L’attivazione delle società in tal senso trova il suo fondamento normativo non solo nelle più recenti prescrizioni governative, ma anche (e soprattutto) nell’art. 2087 c.c. e nel Testo Unico in materia di salute e sicurezza sui luoghi di lavoro (D.Lgs. 81/2008), che pongono, come si è detto, in capo al datore di lavoro il preciso obbligo di adottare tutte le misure atte a tutelare i propri dipendenti e collaboratori, anche i riferimento al cd. “rischio biologico”.

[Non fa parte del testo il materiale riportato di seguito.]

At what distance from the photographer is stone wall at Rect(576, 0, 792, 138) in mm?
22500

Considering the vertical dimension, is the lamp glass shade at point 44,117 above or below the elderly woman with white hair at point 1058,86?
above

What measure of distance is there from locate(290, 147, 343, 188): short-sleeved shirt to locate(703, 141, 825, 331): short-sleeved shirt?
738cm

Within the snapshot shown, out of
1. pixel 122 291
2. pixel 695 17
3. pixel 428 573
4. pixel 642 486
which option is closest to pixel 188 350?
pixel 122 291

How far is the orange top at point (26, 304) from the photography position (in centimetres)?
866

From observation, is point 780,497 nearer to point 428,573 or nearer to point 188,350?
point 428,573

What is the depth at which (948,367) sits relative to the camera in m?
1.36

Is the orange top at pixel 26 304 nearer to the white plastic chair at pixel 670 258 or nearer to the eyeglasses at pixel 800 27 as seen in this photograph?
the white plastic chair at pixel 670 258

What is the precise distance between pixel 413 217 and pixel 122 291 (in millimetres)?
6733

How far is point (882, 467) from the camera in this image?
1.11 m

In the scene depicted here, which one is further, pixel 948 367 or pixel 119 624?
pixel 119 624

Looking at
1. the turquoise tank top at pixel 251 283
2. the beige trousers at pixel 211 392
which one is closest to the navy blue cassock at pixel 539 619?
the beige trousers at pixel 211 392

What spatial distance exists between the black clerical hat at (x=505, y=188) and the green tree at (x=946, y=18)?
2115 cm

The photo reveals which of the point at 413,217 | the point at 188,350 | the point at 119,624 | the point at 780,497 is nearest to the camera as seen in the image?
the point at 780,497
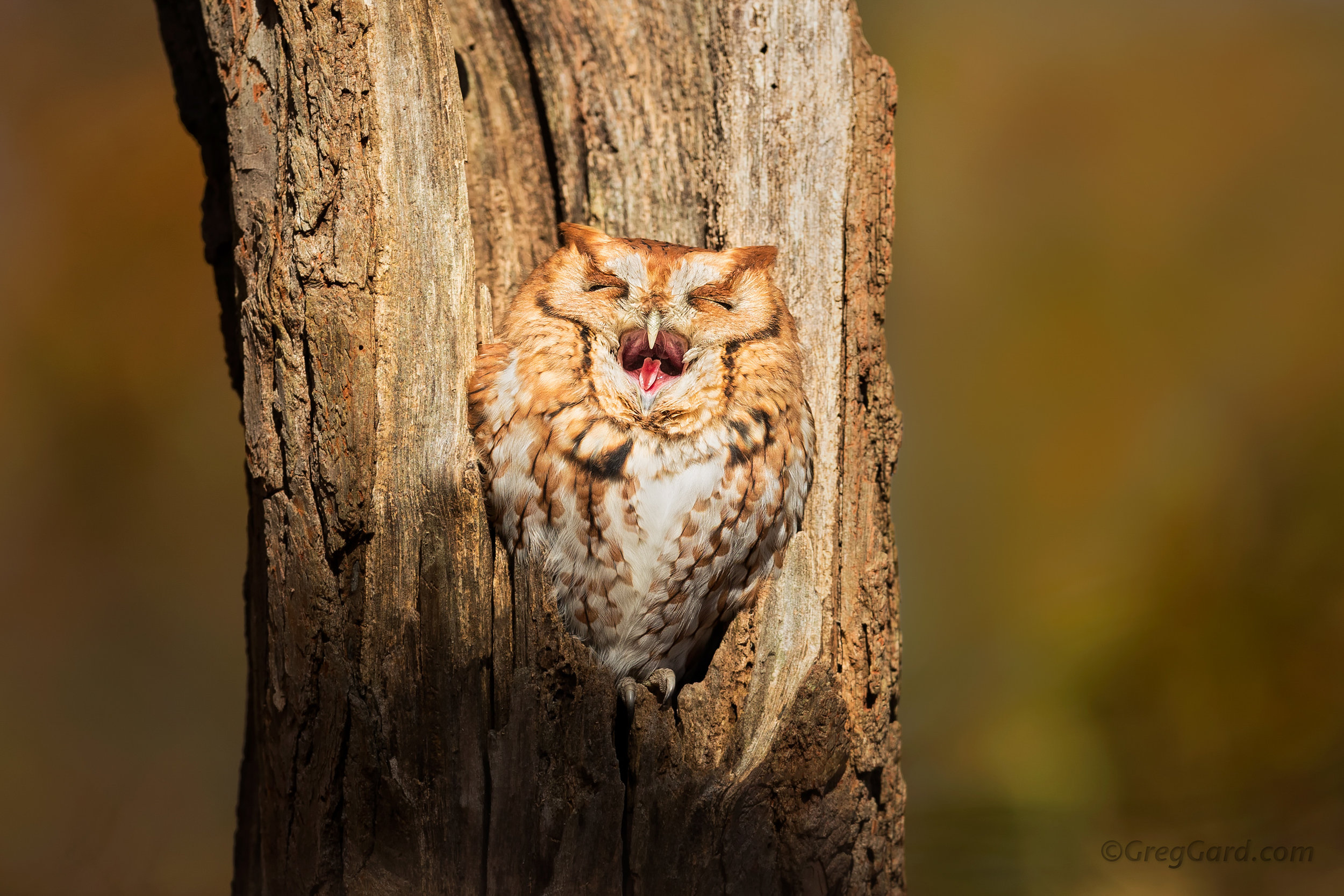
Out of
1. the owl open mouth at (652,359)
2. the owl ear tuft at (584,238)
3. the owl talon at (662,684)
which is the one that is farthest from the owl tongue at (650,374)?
the owl talon at (662,684)

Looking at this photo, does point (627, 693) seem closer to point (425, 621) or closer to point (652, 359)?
point (425, 621)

Pertanto, sebbene nel caso di specie l’esposizione al rischio biologico non sia, per molte delle imprese intrinsecamente connessa all’attività professionale e, quindi, il predetto rischio possa essere considerato “generico”, è tuttavia opportuno che tutte  società provvedano a:

1)         valutare i rischi di contagio in azienda, coinvolgendo le funzioni con attribuzioni in materia antinfortunistica (ossia, datore di lavoro, RSPP e medico competente) e aggiornando conseguentemente il DVR, individuando, se possibile, una figura aziendale ovvero un comitato ad hoc, preposto a monitorare gli aggiornamenti inerenti all’evento costantemente forniti dalle fonti istituzionali, quali il Governo, l’OMS (Organizzazione Mondiale della Sanità), la Regione competente ed il Ministero della Salute.

2)         Coinvolgere i Rappresentanti dei Lavoratori per la Sicurezza, i quali dovranno essere consultati, ai sensi dell’art. del 50 D.Lgs. 81/2008, in sede di aggiornamento della valutazione dei rischi.

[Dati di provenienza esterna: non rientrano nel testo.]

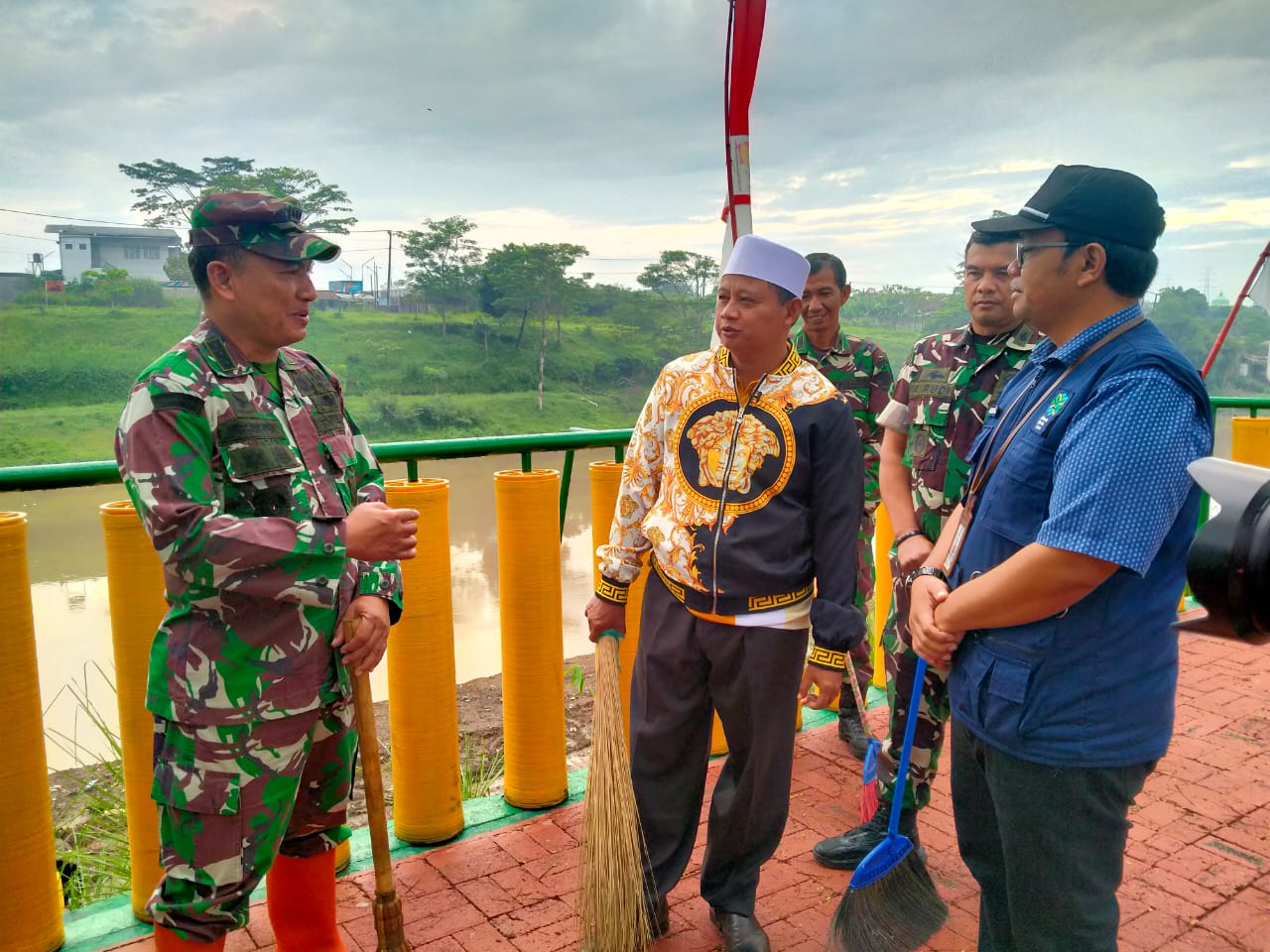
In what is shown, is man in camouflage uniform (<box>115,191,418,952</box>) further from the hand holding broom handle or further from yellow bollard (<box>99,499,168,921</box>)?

3)         attuare una continua ed efficace campagna informativa intesa a garantire la diffusione interna delle norme comportamentali e delle raccomandazioni al fine di contenere la diffusione del virus.

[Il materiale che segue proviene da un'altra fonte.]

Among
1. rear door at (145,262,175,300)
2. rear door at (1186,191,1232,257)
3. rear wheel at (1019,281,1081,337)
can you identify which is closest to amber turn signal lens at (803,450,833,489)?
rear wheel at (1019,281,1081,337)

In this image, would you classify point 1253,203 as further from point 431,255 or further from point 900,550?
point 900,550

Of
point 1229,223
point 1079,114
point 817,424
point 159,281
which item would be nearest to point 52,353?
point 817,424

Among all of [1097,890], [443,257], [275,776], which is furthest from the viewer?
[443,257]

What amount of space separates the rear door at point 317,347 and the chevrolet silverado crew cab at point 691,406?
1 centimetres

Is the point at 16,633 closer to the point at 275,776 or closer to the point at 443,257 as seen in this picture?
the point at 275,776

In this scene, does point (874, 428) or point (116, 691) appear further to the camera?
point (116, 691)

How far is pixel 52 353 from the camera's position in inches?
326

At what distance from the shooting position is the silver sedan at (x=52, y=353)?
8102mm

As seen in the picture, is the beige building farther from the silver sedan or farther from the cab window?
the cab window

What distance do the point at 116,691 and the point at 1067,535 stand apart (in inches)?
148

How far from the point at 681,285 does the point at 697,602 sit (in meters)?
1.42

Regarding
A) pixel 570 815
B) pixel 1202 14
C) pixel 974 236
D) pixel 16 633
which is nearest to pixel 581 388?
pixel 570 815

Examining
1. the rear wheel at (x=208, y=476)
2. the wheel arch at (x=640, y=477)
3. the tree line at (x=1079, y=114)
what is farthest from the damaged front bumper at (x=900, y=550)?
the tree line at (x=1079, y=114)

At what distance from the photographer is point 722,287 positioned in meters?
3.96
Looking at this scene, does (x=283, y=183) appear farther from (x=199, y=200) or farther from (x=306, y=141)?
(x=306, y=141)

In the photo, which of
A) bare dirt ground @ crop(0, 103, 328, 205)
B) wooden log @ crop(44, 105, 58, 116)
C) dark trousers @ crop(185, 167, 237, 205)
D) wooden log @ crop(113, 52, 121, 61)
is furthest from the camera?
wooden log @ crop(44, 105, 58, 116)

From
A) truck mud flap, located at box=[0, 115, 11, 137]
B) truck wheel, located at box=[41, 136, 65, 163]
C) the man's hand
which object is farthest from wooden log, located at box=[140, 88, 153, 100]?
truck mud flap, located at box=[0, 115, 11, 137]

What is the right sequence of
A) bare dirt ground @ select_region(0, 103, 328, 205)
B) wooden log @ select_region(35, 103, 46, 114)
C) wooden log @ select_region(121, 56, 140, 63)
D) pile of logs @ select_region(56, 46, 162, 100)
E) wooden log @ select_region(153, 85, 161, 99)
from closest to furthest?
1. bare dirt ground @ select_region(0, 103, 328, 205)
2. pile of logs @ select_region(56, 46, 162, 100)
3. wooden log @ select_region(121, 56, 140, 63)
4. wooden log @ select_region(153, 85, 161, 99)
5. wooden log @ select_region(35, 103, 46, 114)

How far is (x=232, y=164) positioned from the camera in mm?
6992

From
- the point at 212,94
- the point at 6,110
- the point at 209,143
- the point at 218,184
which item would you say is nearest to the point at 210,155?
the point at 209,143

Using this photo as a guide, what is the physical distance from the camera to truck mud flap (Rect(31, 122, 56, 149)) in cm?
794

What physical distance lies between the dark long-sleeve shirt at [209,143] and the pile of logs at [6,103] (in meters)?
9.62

Quanto poi ai protocolli anti-contagio, si ribadisce la recente adozione di un Protocollo di gestione delle emergenze tra il Governo e le Parti Sociali, che fornisce utili indicazioni operative a tutte le Società che in queste settimane proseguono l’attività produttiva.

4)         In particolare, è opportuno che le società adottino misure di sicurezza chiare ed efficaci, quali, ad esempio:

–           la sensibilizzazione dei propri dipendenti al continuo e costante rispetto delle corrette indicazioni per l’igiene delle secrezioni respiratorie e delle mani, verificando puntualmente che sia sempre messo a disposizione, ed in più locali della società, “dispenser” di igienizzanti a base alcolica.

–           La sospensione delle trasferte di lavoro, ove non indispensabili ed improrogabili, ed il contingentamento degli spostamenti nei siti produttivi.

–           La promozione di modalità di lavoro quali lo “smart working”, anche in relazione alle modalità definite con apposite normative nazionali.

–           La limitazione di riunioni, incontri e contatti con soggetti esterni, garantendo, soprattutto con riguardo al personale di “front office,” il massimo rispetto delle distanze interpersonali minime, mediante apposita segnaletica orizzontale o schermi protettivi ai desk.

–           Una adeguata ed efficiente pulizia e sanificazione dei locali e delle postazioni di lavoro più facilmente frequentate ed utilizzate dai lavoratori e dagli utenti esterni, nonché la frequente ventilazione degli ambienti di lavoro.

–           La distribuzione ai lavoratori, impegnati nei reparti produttivi o negli uffici in cui non sia possibile garantire la distanza interpersonale minima di un metro, di adeguati dispositivi di protezione individuale (quali guanti monouso e mascherine con filtro) e una corretta attività formativa sul relativo utilizzo.

–           Il contingentamento dell’accesso alle aree comuni.

H) Compliance aziendale.

Ovviamente, la previsione e approntamento di consimili cautele assume massimo rilievo anche in termini di “compliance” aziendale, rappresentando infatti un efficace strumento di verifica dell’adeguatezza del Modello Organizzativo adottato dalla società al fine di prevenire i reati di cui all’art. 25 septies, D.Lgs. 231/2001.

Un continuo coordinamento con l’Organismo di Vigilanza, chiamato a verificare la conformità delle misure adottate in ordine alla prevenzione dei reati, rappresenta infatti, e sicuramente, un utile elemento idoneo ad escludere la responsabilità della società in caso di possibili ed eventuali “contestazioni ex D.Lgs. 231/2001”.